Foreign funds top list for majority stake in ARCs

As per existing regulations, while foreign sponsors are allowed 100% ownership of an Indian ARC through the FIPB approval route, no single foreign shareholder can own more than 50%

By: | Mumbai | Updated: March 3, 2016 11:30 AM
Asset Reconstruction Companies (ARCs) were formed after the enactment of the SARFAESI Act in 2002 but business for most has dwindled after banks under RBI instructions have stopped subscribing to Security Receipts (SR), as a way to offload their NPAs. (Reuters) Asset Reconstruction Companies (ARCs) were formed after the enactment of the SARFAESI Act in 2002 but business for most has dwindled after banks under RBI instructions have stopped subscribing to Security Receipts (SR), as a way to offload their NPAs. (Reuters)

Asset Reconstruction Companies are likely to see their capital base go up manifold with the easing of foreign ownership norms announced in the Union Budget as several global funds are expected to acquire majority stakes once the changes in the regulations become effective.

Industry sources say that large stressed asset funds like Oak Tree Capital, Blackstone, Lone Star Funds and Brookfield Asset Management are the likely contenders to buy majority stakes in Indian ARCs since they have explored similar options in the past but haven’t invested yet.

As per existing regulations, while foreign sponsors are allowed 100% ownership of an Indian ARC through the FIPB approval route, no single foreign shareholder can own more than 50%; which is something the foreign funds have not been comfortable with, given the risks involved. While globally investing in ARCs have not been very popular with funds because they tend to pose difficulty in returning capital to shareholders but things could be different in India. In January, this year global buyout fund KKR along with Bharti Group veteran Akhil Gupta picked up a majority in International Asset Reconstruction Co (IARC), which was set up by Tata Capital and HDFC Bank in 2002. Post the new regulations, KKR is expected to increase its stake significantly, sources said.

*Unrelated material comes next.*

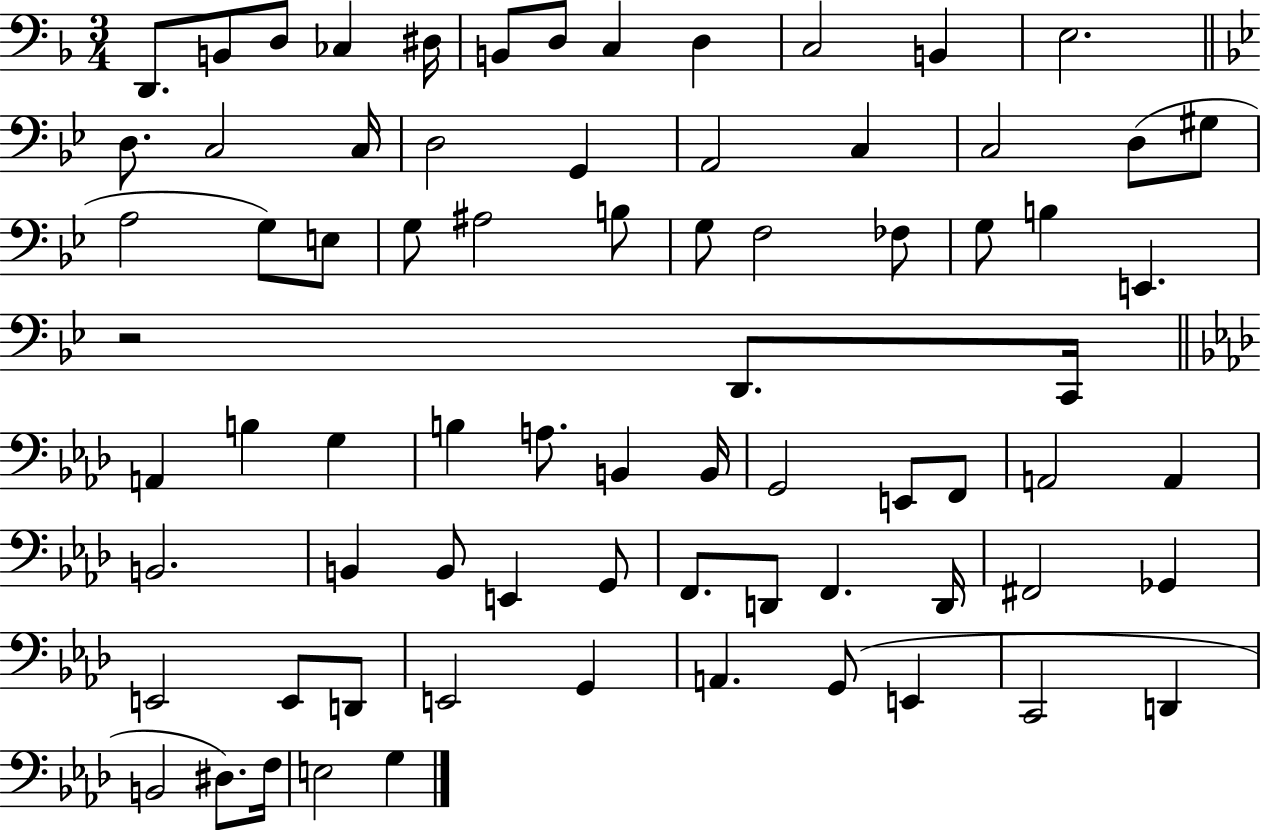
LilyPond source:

Meanwhile, of the 15 registered ARCs in India, several are believed to be looking to sell majority stake, as they simply don’t have the finances to buy bad loans from banks by making upfront payments. Also, the industry remains heavily lopsided with the top three companies holding more than 80% of market share.

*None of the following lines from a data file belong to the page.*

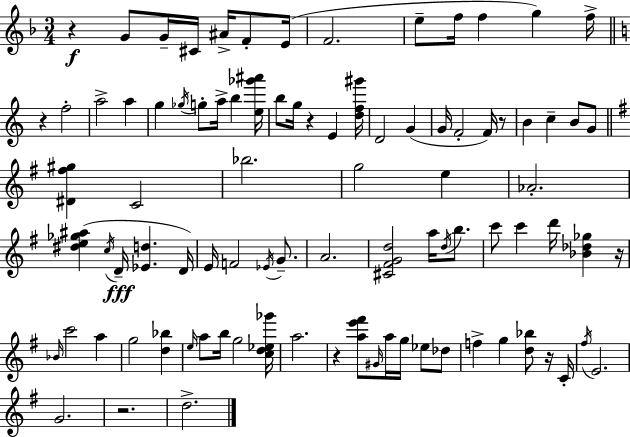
X:1
T:Untitled
M:3/4
L:1/4
K:Dm
z G/2 G/4 ^C/4 ^A/4 F/2 E/4 F2 e/2 f/4 f g f/4 z f2 a2 a g _g/4 g/2 a/4 b [e_g'^a']/4 b/2 g/4 z E [df^g']/4 D2 G G/4 F2 F/4 z/2 B c B/2 G/2 [^D^f^g] C2 _b2 g2 e _A2 [^de_g^a] c/4 D/4 [_Ed] D/4 E/4 F2 _E/4 G/2 A2 [^C^FGd]2 a/4 d/4 b/2 c'/2 c' d'/4 [_B_d_g] z/4 _B/4 c'2 a g2 [d_b] e/4 a/2 b/4 g2 [cd_e_g']/4 a2 z [ae'^f']/2 ^G/4 a/4 g/4 _e/2 _d/2 f g [d_b]/2 z/4 C/4 ^f/4 E2 G2 z2 d2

Asset Reconstruction Companies (ARCs) were formed after the enactment of the SARFAESI Act in 2002 but business for most has dwindled after banks under RBI instructions have stopped subscribing to Security Receipts (SR), as a way to offload their NPAs. Market experts say foreign funds and expertise is the way forward.

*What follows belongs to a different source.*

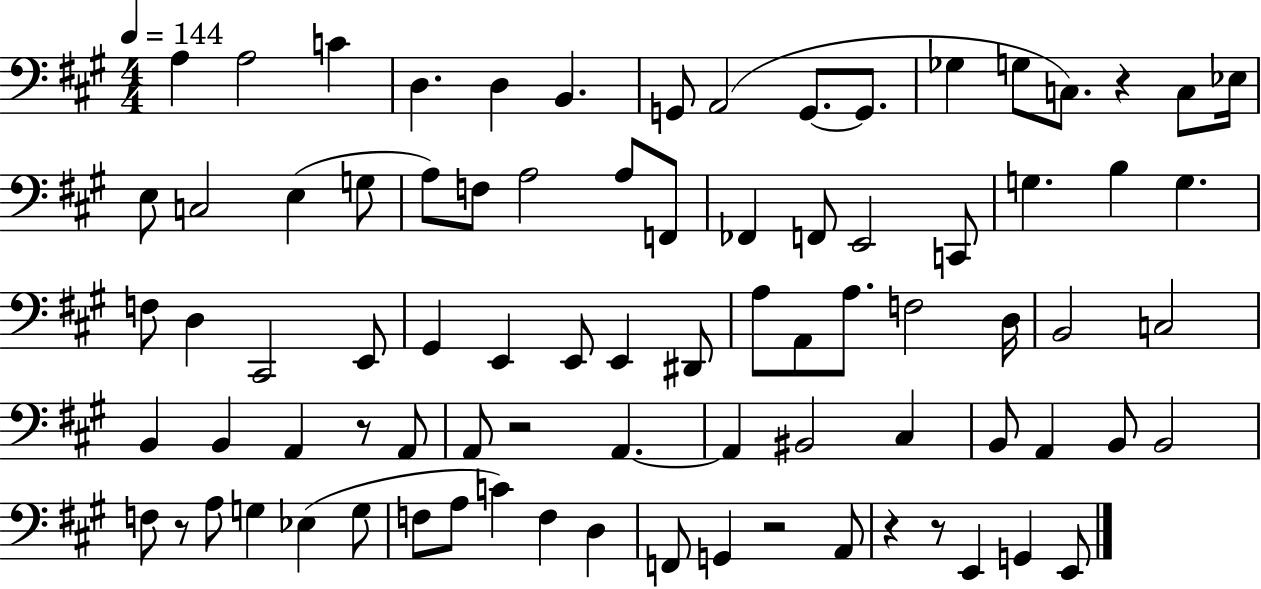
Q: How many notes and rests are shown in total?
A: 83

“At 15% capital adequacy requirement I feel that the ARCs can attract up to Rs 50,000 crore from foreign investors in near future if one looks at the total NPAs,” says Sajid Mohamed, Partner Agrud Partners, a Mumbai-based law firm that specialises in stressed assets restructuring.

Currently the total volume of NPAs in the banking system exceeds Rs 4 lakh crore, while the combined capital base of ARCs is less than Rs 5,000 core.

Experts say changed regulations would bring in higher capital to assets reconstruction space also from domestic investors.